Requirements:
Please format every line of the entries below as a numbered list, leaving out the blank lines.

Records provided:
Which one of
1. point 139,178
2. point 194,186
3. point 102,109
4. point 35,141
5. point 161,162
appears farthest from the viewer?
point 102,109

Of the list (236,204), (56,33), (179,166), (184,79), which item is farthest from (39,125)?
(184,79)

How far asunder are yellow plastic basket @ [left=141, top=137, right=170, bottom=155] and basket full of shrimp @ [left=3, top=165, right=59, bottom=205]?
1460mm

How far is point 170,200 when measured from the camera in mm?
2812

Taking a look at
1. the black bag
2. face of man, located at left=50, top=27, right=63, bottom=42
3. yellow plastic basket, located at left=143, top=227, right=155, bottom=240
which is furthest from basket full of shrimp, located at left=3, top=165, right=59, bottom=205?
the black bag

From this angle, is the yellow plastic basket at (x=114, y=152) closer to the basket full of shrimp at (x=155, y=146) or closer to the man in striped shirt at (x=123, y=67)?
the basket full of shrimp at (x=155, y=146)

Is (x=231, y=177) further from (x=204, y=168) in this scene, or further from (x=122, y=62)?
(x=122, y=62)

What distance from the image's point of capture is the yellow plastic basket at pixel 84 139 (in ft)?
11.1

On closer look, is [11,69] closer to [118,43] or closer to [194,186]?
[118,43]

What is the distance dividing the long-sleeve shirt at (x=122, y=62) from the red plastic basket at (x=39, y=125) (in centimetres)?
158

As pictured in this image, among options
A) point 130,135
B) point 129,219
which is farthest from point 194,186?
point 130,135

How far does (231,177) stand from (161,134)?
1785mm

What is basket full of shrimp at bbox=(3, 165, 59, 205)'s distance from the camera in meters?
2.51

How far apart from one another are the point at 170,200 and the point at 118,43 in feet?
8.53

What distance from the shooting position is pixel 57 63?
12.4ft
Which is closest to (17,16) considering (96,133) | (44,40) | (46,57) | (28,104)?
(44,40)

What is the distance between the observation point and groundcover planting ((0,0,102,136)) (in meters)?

Response:
1. Which one of
2. 1. point 139,178
3. 2. point 194,186
4. 3. point 102,109
5. 4. point 35,141
6. 5. point 161,162
7. appears farthest from the viewer?
8. point 102,109
9. Of the list (236,204), (56,33), (179,166), (184,79), which item is farthest from (39,125)?
10. (184,79)
11. How far asunder are yellow plastic basket @ [left=141, top=137, right=170, bottom=155] and basket full of shrimp @ [left=3, top=165, right=59, bottom=205]?
12. 1460mm
13. How far is point 170,200 when measured from the camera in mm?
14. 2812
15. Taking a look at
16. 1. the black bag
17. 2. face of man, located at left=50, top=27, right=63, bottom=42
18. 3. yellow plastic basket, located at left=143, top=227, right=155, bottom=240
19. which is furthest from basket full of shrimp, located at left=3, top=165, right=59, bottom=205?
20. the black bag
21. From this angle, is the yellow plastic basket at (x=114, y=152) closer to the basket full of shrimp at (x=155, y=146) or closer to the man in striped shirt at (x=123, y=67)?
22. the basket full of shrimp at (x=155, y=146)
23. Is (x=231, y=177) further from (x=204, y=168) in this scene, or further from (x=122, y=62)?
24. (x=122, y=62)
25. What distance from the image's point of capture is the yellow plastic basket at pixel 84 139 (in ft)?
26. 11.1
27. On closer look, is [11,69] closer to [118,43] or closer to [194,186]?
28. [118,43]
29. What is the distance dividing the long-sleeve shirt at (x=122, y=62) from the red plastic basket at (x=39, y=125) (in centimetres)?
30. 158
31. As pictured in this image, among options
32. A) point 130,135
33. B) point 129,219
34. which is farthest from point 194,186?
35. point 130,135
36. How far does (231,177) stand from (161,134)?
37. 1785mm
38. What is basket full of shrimp at bbox=(3, 165, 59, 205)'s distance from the camera in meters?
39. 2.51
40. How far apart from one another are the point at 170,200 and the point at 118,43 in feet?
41. 8.53
42. What distance from the shooting position is pixel 57 63?
43. 12.4ft
44. Which is closest to (17,16) considering (96,133) | (44,40) | (46,57) | (28,104)?
45. (44,40)
46. What is the distance between the observation point and groundcover planting ((0,0,102,136)) (in meters)?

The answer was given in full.